**GOALS**:
[1] From the magnetic mirror patent text below, list every detail it gives about the Chinese patent application whose priority is claimed.
[2] Extract the part of the magnetic mirror patent text below that runs between "A magnetic mirror" and "can be achieved.", inclusive.

**SOURCE EXTRACT**:
---------------

MAGNETIC MIRROR DEVICE AND NEUTRAL BEAM INJECTION METHOD

Abstract

A magnetic mirror device and neutral beam injection method is provided. The neutral beam is obliquely injected at a higher magnetic field position rather than at the midplane of magnetic mirror device. This method is beneficial for confining a higher density of fast ions at the turning point zone with a higher magnetic field, as well as obtaining a higher mirror ratio by reducing magnetic field intensity at middle plane rather than increasing the maximum magnetic field intensity of the magnetic mirror device. It increases a fusion power density of the fast ions reaction and reduces the end loss power plasma, consequently, higher fusion energy gain can be achieved.

Description

This application claims the priority to Chinese Patent Application No. 201710448870.9, titled “MAGNETIC MIRROR DEVICE OF INJECTION NEUTRAL BEAM AT PLASMA STRONG MAGNETIC FIELD POSITION”, filed on Jun. 14, 2017 with the State Intellectual Property Office of People's Republic of China, which is incorporated herein by reference in its entirety.

---------------

**EXTRACTED DATA**:
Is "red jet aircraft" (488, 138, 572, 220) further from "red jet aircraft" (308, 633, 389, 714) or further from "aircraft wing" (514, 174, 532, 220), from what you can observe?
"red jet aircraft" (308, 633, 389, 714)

---------------

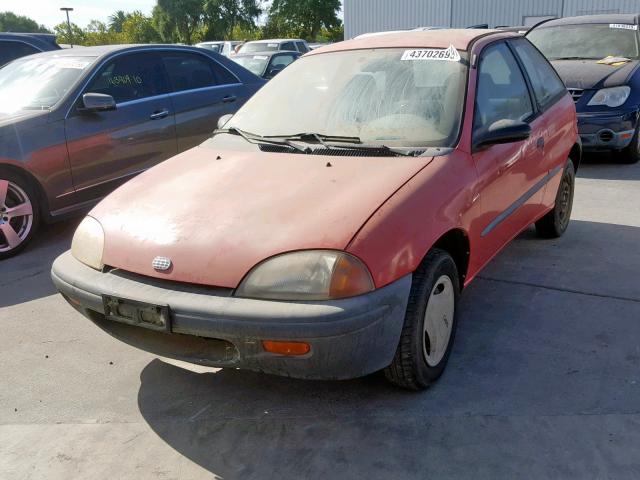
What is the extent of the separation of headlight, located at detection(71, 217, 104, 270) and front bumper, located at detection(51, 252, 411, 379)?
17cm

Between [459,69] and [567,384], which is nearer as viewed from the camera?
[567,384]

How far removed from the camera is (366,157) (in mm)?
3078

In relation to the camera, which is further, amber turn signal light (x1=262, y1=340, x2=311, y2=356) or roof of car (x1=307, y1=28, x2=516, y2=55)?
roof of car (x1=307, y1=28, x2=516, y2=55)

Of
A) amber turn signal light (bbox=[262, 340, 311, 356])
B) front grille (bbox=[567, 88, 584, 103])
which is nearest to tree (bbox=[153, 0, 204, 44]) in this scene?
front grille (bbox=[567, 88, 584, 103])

---------------

**SOLUTIONS TO EACH TASK**:
[1]
- Application number: 201710448870.9
- Title: “MAGNETIC MIRROR DEVICE OF INJECTION NEUTRAL BEAM AT PLASMA STRONG MAGNETIC FIELD POSITION”
- Filing date: Jun. 14, 2017
- Office: the State Intellectual Property Office of People's Republic of China

[2]
A magnetic mirror device and neutral beam injection method is provided. The neutral beam is obliquely injected at a higher magnetic field position rather than at the midplane of magnetic mirror device. This method is beneficial for confining a higher density of fast ions at the turning point zone with a higher magnetic field, as well as obtaining a higher mirror ratio by reducing magnetic field intensity at middle plane rather than increasing the maximum magnetic field intensity of the magnetic mirror device. It increases a fusion power density of the fast ions reaction and reduces the end loss power plasma, consequently, higher fusion energy gain can be achieved.